One
Mother took me to the lepers’ cave for the first time on the fifteenth day of the eighth month. I remember the date because of the Festival of Rain, which turned me into the most famous boy in Zeredah. The story spread quickly throughout the entire land of Ephraim. Everyone wanted to hear about the little boy who had managed to fool the king’s soldiers and save his townspeople.
It began with the first rainfall, which brought crowds of revelers out into the streets and scuttled our plan to sneak out of Zeredah at dawn, before people wake up. Mother didn’t want anyone to see us in the wagon together for fear that if they realized I was going with her to the cave, they would try to scare me with horror stories about healthy people who only glimpsed the lepers from afar and instantly lost their hair and nails, holes gaping in the middle of their faces where their noses used to be.

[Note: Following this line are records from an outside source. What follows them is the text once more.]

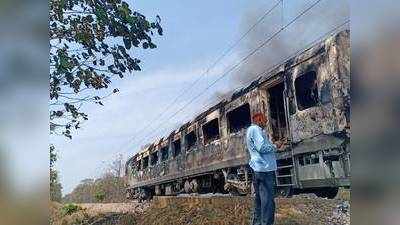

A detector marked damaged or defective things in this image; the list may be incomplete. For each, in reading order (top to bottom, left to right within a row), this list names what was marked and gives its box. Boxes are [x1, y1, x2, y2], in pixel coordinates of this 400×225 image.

charred train window [294, 71, 318, 110]
charred interior [294, 71, 318, 110]
charred interior [202, 118, 220, 143]
charred train window [202, 118, 220, 144]
burnt train coach [125, 29, 350, 199]
charred train window [228, 103, 250, 134]
charred interior [227, 103, 252, 134]
charred interior [268, 82, 288, 141]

Mother is the only person in Zeredah who isn’t afraid of lepers. Every month, when the moon is full, she heads to the cave with food and medicines for them, and she speaks with them intimately, the way one speaks with friends. She believes that the God of Israel loves the lepers and favors those who help them. And indeed, our house is truly blessed. Many other families in Zeredah barely survive under the weight of the taxes.
Their little children must go out to work in the fields and vineyards, while I get to stay home with my tutors, who teach me arithmetic, reading, writing, and even Egyptian. My parents will also hire tutors for my sister, Elisheba, when she grows up, even though she’s a girl.
* * *
I sat on the wagon and tried to hide my trembling hands under my knees. I’d been begging Father a long time before he agreed to let me join Mother at the cave. That’s the way wishes are. You pine for them and look forward, but when they finally do come true, you’d rather be somewhere else.

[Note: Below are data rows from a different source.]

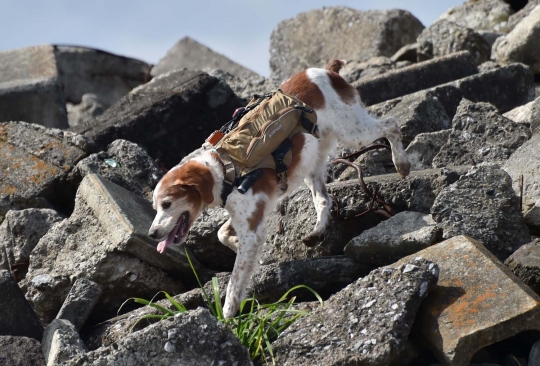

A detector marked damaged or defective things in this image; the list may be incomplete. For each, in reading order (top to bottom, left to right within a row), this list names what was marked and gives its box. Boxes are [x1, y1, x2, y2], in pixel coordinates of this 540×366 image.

broken concrete slab [0, 268, 42, 340]
broken concrete slab [0, 336, 45, 366]
broken concrete slab [0, 209, 63, 280]
broken concrete slab [0, 44, 67, 129]
broken concrete slab [0, 122, 93, 220]
broken concrete slab [41, 318, 85, 366]
broken concrete slab [56, 278, 103, 334]
broken concrete slab [54, 45, 151, 108]
broken concrete slab [25, 174, 194, 324]
broken concrete slab [67, 139, 162, 202]
broken concrete slab [69, 69, 240, 168]
broken concrete slab [70, 308, 252, 366]
broken concrete slab [151, 36, 258, 78]
broken concrete slab [272, 258, 440, 366]
broken concrete slab [260, 167, 468, 266]
broken concrete slab [344, 210, 440, 268]
broken concrete slab [358, 50, 476, 105]
broken concrete slab [404, 130, 452, 172]
broken concrete slab [418, 20, 494, 64]
cracked concrete block [394, 236, 540, 364]
broken concrete slab [394, 236, 540, 366]
broken concrete slab [430, 98, 532, 167]
broken concrete slab [430, 166, 532, 260]
broken concrete slab [504, 132, 540, 230]
broken concrete slab [504, 237, 540, 294]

Suddenly, it started to rain. Mother hesitated. She didn’t want to delay, but the rain grew harder, and we were drenched from head to toe. There was no choice but to go back home and install the wagon cover. It was still early, and we thought we’d be able to get everything done quickly and be on our way again before anyone noticed us, but before we even knew what was happening, we were surrounded.
Mother dropped the reins and gripped my shoulder.
I peeked out of the wagon and saw dozens of people skipping and dancing in the rain. They were raising their hands to the sky and calling out, “Happy holiday! Happy holiday!”
Crowds always make me uneasy. Our house is at the edge of town, concealed by a dense thicket, and I am used to having only my sister and parents for company. I grabbed Mother’s leg and buried my head in her lap. Her fingers gripped my shoulder harder.
Hazy figures began mounting the wagon from behind. I could hear their words but couldn’t decipher their meaning.
“The first rainfall waited for the day of our festival.”
“It’s an omen for a blessed winter for Ephraim.”
“It’s an omen for a blessed winter for all of Israel.”
I don’t know why, but this meaningless chatter filled me with terror. I burst into tears. All the air left my lungs. I felt like I was suffocating.
All of a sudden, I heard Mother laughing. I looked at her, stunned. Her face was beaming.
“Happy holiday, Shelomoam.” She stood up and held out her hands. “Come, let’s join the festivities. The lepers’ cave isn’t going anywhere.”
* * *
Father stepped outside with Elisheba, whom Mother took into her arms, jumping around with her to the sounds of the drums and the harps. Elisheba caught raindrops in her little fingers and licked them voraciously. Father tried to persuade me to return home with him. I generally obey him, but these festivities were interesting, so I told him angrily that this time I wasn’t willing to miss out.
Mother took my side, reminding him that the king’s soldiers had already been to Zeredah that month and there was no chance they would come back again. He finally agreed, on the condition that I stayed by his side at all times. But I ventured off on purpose, mixing in with a group of children. I thought I’d gotten away from him when I felt his strong hands seize my waist and raise me up onto his shoulders.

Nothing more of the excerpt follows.